Yunho masuk untuk menggantikan Kak Minkyung, penghuni kubik sebelahku itu, berhenti karena harus melahirkan. Padahal Kak Minkyung bisa aja ambil cuti melahirkan tanpa perlu resign. Tapi suaminya—Pak Younghoon—yang merupakan salah satu Bos besar di kantor ini menyuruhnya untuk resign, jadinya Kak Minkyung mau gak mau harus resign.

Singkat cerita dan entah bagaimana ceritanya aku dan Yunho jadi akrab. Mungkin karena kubikel kami yang bersebelah dan kami juga beberapa kali berbagi pekerjaan yang sama, mungkin itulah yang membuat kami jadi dekat. Dan tahap kedekatan kami sudah sampai di titik dimana intensitas kita pergi keluar yang terbilang sering sampai kami sama-sama tau latar belakang satu sama lain dalam waktu sebulan. Orang-orang di kantor juga udah mengira kami pacaran karena kedekatan kami.

Aku tau Yunho merupakan anak sulung dari 2 bersaudara yang kebalikan denganku si bungsu dari 3 bersaudara. Yunho tau soal keluargaku atau lebih tepatnya Papaku yang ngotot ketiga anaknya harus jadi dokter dan aku yang gak mau mengikuti keinginan Papaku itu juga tentangku yang kabur dari Surabaya ke Jakarta. Yunho juga tau segala ambisiku.

“Terus kamu jadinya masuk Akuntansi karena kabur dari keinginan Papa?” Tanyanya waktu itu. Saat itu kita kami sedang berada di salah satu warung sate taichan yang ada di Senayan.

“Iya. Aku gak kamu jadi dokter. Selain takut darah, aku gak mau bertanggung jawab atas nyawa orang. Tugas dokter terlalu berat buatku.”

“Papa ngamuk gak pas kamu kabur ke Jakarta?”
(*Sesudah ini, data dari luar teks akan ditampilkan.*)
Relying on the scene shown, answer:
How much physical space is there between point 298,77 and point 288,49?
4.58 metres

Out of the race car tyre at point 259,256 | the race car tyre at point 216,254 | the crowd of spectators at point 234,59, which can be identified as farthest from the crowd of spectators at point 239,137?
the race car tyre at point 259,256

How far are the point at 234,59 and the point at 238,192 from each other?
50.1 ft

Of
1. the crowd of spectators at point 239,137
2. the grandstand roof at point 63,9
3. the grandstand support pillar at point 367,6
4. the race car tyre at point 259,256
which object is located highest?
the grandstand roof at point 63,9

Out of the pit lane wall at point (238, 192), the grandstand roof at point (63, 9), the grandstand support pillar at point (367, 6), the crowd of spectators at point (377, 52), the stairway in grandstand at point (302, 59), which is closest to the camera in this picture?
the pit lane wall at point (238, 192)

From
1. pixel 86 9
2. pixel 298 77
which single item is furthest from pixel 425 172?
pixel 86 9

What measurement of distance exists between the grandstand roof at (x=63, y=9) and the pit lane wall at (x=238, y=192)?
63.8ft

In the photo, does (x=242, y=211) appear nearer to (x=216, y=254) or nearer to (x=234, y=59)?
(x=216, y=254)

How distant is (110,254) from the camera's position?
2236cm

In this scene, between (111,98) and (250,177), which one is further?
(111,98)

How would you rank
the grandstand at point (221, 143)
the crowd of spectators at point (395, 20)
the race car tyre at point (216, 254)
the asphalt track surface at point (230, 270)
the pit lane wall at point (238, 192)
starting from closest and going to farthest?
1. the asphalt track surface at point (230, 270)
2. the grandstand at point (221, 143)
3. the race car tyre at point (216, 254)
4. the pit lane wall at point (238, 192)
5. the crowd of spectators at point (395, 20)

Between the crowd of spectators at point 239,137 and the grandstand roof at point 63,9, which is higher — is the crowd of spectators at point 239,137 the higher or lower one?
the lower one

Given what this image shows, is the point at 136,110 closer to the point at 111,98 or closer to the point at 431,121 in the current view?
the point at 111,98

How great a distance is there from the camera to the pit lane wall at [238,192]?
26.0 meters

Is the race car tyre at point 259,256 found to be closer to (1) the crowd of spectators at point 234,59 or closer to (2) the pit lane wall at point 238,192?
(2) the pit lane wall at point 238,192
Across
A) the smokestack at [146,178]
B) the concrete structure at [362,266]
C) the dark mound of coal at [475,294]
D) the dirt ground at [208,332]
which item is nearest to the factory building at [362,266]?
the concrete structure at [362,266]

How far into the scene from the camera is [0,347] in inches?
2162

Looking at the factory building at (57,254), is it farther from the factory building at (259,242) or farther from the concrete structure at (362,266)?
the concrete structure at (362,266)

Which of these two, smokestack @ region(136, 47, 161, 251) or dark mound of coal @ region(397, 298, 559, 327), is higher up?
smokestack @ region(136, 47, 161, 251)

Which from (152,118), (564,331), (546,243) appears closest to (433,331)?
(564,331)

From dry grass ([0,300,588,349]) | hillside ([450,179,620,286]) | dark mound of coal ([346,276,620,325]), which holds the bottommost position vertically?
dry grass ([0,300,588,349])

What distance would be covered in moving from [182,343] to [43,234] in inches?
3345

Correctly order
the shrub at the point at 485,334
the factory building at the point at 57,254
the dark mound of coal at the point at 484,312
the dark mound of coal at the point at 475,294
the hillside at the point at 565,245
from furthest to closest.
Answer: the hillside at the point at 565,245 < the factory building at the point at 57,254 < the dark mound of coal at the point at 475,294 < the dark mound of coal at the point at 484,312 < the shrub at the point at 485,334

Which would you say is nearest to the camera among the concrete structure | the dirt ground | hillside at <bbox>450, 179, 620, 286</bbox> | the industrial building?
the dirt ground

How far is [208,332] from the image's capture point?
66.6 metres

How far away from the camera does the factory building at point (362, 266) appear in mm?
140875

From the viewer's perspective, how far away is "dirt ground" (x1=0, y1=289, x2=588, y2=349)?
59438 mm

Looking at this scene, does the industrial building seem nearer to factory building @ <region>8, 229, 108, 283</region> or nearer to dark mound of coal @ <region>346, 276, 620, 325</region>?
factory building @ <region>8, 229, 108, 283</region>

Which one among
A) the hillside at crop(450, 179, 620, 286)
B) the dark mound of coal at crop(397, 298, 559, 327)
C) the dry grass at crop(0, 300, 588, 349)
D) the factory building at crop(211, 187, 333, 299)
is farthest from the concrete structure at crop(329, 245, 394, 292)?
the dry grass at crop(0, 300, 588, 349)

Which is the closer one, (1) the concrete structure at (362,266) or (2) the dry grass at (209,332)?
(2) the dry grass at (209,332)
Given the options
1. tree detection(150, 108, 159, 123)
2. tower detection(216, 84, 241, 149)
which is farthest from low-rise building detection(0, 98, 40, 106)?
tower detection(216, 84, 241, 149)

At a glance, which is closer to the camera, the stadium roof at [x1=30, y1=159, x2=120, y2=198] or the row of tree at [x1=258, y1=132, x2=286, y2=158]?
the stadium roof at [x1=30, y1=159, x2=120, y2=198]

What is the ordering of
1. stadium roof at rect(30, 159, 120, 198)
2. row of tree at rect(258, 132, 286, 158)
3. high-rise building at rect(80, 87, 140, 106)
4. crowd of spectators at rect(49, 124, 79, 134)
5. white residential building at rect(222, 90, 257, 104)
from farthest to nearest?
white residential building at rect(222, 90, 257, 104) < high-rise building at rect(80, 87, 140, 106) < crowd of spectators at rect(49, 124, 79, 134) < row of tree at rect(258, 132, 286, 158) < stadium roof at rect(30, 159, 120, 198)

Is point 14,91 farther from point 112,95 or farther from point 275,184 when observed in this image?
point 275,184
“Jelas. Papa stop ngebiayain hidupku. Untungnya ada beasiswa jadinya aku gak pusingin gimana cara bayar kuliahku. Dan Mama yang bantuin ngasih uang jajan selama aku kuliah. Tujuanku kabur ke Jakara tuh mau bukti ke Papa kalau aku bisa sukses tanpa harus jadi dokter. Aku bisa mandiri tanpa biaya dari Papa.” Jelasku malam itu. Yunho mendengarkan setiap kata yang aku ucapkan malam itu. Malam itu merupakan salah satu malam yang panjang karena kami menghabiskan waktu dengan saling berbagi cerita. Aku merasakan yang selama ini sudah lama tidak aku rasakan saat berinteraksi dengan Yunho. Aku juga merasa kalau Yunho itu yang butuhkan selama ini. Lalu selang sebulan dari malam itu, aku dan Yunho akhirnya memutuskan untuk menjalin hubungan alias berpacaran.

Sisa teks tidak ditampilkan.